AD Sites – a common misconfiguration

Over the past few weeks, i’ve been disturbed to run into a number of corporates that have configured their AD sites in strange ways… 

an example – Multiple sites around the country, DC’s in 10 locations, therefore 10 AD sites are defined and all subnets made a member of those 10 AD sites (irrelevant of if their LAN connected or not) – even though they cover 50+ physical sites.

First up – lets consider what AD Sites are used for

1) Replication between DC’s

2) Client location of DC’s

3) Applying group policy

4) Exchange 2007 (and probably 2010) routing

5) SCCM Boundaries (optional, but preferable IMO)

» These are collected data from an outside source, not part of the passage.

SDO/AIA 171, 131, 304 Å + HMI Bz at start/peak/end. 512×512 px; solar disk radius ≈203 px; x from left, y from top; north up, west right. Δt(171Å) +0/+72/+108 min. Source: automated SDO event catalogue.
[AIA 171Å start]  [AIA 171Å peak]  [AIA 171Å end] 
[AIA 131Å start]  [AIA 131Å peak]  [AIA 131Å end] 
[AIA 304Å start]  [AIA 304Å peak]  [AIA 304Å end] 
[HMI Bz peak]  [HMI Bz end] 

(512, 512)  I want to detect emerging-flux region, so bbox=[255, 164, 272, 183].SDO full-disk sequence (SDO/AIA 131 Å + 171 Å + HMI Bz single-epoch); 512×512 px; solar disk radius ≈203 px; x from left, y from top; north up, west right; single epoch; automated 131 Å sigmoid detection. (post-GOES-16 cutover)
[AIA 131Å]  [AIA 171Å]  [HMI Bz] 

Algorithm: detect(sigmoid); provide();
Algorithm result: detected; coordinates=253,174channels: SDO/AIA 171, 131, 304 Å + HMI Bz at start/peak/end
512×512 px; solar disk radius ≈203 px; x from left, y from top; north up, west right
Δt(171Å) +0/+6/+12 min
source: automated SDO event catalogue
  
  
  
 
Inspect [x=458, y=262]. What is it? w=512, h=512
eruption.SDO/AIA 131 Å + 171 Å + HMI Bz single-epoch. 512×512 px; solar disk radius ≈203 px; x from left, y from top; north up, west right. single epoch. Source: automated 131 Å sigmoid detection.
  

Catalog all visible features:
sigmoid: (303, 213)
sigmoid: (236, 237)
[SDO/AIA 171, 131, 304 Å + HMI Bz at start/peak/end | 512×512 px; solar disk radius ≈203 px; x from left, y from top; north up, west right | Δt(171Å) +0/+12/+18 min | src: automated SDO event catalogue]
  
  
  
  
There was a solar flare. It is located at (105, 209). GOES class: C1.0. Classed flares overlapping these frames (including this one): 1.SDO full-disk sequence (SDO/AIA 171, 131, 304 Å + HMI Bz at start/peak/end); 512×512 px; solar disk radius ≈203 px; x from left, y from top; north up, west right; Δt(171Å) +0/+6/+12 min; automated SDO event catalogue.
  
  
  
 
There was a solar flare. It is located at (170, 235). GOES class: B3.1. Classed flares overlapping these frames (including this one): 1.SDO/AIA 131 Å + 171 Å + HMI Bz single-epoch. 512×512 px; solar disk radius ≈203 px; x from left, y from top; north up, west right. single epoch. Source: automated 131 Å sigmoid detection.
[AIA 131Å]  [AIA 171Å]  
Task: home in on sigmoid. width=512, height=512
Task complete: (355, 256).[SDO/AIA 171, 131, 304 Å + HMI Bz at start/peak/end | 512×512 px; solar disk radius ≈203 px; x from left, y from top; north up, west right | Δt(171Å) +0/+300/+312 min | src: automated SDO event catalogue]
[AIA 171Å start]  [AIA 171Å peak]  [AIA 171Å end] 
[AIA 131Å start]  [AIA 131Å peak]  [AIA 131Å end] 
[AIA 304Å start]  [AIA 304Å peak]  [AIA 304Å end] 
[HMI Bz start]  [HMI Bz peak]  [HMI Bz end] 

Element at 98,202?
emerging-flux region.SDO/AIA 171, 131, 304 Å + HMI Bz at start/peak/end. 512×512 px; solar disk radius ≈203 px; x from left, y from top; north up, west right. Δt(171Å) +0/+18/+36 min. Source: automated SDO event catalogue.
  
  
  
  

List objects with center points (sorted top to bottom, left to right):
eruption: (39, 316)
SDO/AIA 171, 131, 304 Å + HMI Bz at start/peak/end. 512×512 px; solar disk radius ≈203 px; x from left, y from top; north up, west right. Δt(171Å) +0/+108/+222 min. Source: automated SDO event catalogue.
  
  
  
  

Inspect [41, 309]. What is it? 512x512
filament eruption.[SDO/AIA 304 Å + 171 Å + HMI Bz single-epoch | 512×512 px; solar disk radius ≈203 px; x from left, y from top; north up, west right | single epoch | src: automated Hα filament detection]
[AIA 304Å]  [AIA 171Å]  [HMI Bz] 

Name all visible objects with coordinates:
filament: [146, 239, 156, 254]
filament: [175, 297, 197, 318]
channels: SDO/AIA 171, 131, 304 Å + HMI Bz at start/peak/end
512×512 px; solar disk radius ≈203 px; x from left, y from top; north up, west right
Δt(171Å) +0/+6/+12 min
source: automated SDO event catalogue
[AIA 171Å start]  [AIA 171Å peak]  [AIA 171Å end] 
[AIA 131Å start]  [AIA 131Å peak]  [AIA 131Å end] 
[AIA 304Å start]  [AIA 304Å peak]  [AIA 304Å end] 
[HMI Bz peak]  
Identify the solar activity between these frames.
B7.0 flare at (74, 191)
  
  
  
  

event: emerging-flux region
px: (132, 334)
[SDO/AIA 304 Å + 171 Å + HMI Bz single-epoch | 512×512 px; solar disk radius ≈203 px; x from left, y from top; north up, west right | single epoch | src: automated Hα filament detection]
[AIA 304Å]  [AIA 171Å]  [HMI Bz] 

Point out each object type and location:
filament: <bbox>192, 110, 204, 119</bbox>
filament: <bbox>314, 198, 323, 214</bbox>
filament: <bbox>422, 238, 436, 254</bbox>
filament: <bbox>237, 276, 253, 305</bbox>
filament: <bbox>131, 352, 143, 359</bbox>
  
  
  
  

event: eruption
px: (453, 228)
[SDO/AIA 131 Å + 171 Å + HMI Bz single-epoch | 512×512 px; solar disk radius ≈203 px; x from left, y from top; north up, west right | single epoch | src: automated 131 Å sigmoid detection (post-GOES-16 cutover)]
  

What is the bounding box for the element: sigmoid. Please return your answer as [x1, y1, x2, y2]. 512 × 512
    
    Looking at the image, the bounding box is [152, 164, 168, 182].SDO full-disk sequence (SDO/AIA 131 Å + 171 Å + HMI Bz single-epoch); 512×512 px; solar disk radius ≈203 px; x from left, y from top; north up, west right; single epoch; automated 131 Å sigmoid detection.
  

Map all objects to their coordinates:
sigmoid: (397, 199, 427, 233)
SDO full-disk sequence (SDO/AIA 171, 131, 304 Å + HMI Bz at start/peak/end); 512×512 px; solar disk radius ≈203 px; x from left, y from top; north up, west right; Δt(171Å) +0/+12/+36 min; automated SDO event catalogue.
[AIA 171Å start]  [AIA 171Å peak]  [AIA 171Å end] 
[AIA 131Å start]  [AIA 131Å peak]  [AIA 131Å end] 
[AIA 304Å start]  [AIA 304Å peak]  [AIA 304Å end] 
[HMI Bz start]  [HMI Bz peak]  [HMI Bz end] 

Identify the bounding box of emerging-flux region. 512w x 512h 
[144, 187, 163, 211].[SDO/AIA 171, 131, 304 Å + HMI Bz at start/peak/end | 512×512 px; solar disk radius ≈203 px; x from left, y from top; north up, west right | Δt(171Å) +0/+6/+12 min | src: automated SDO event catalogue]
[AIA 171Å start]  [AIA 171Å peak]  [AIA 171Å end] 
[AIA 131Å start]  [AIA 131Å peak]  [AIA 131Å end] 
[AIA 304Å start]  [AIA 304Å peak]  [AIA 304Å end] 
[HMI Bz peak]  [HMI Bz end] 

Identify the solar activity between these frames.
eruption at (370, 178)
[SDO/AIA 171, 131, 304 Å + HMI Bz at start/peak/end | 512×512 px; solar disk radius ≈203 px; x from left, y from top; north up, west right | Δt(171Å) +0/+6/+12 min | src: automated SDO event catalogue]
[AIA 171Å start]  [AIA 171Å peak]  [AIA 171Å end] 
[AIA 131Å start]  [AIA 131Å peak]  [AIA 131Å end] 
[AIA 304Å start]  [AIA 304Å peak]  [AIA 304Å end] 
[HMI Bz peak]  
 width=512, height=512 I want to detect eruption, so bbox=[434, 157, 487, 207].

All geographical sites in your organisation should have their own AD site defined (even if there is no DC or other server at that site), this allows us to control AD and exchange traffic (via site link cost), apply group policy to specific locations (common location based policies are IE settings or WSUS policy) and setup SCCM boundaries which are updated centrally (via AD sites).

On a side note to this – applying GPO via AD Site is massively underused. All to often, admins go through the process of creating OU’s to put computer objects in based on location, all to apply WSUS settings. Not only does this require constant admin, but when a roaming user goes to office B for the week, they still pull their updates from office A!

AD Sites are there for a good reason – use them appropriately to reduce your network bandwidth usage.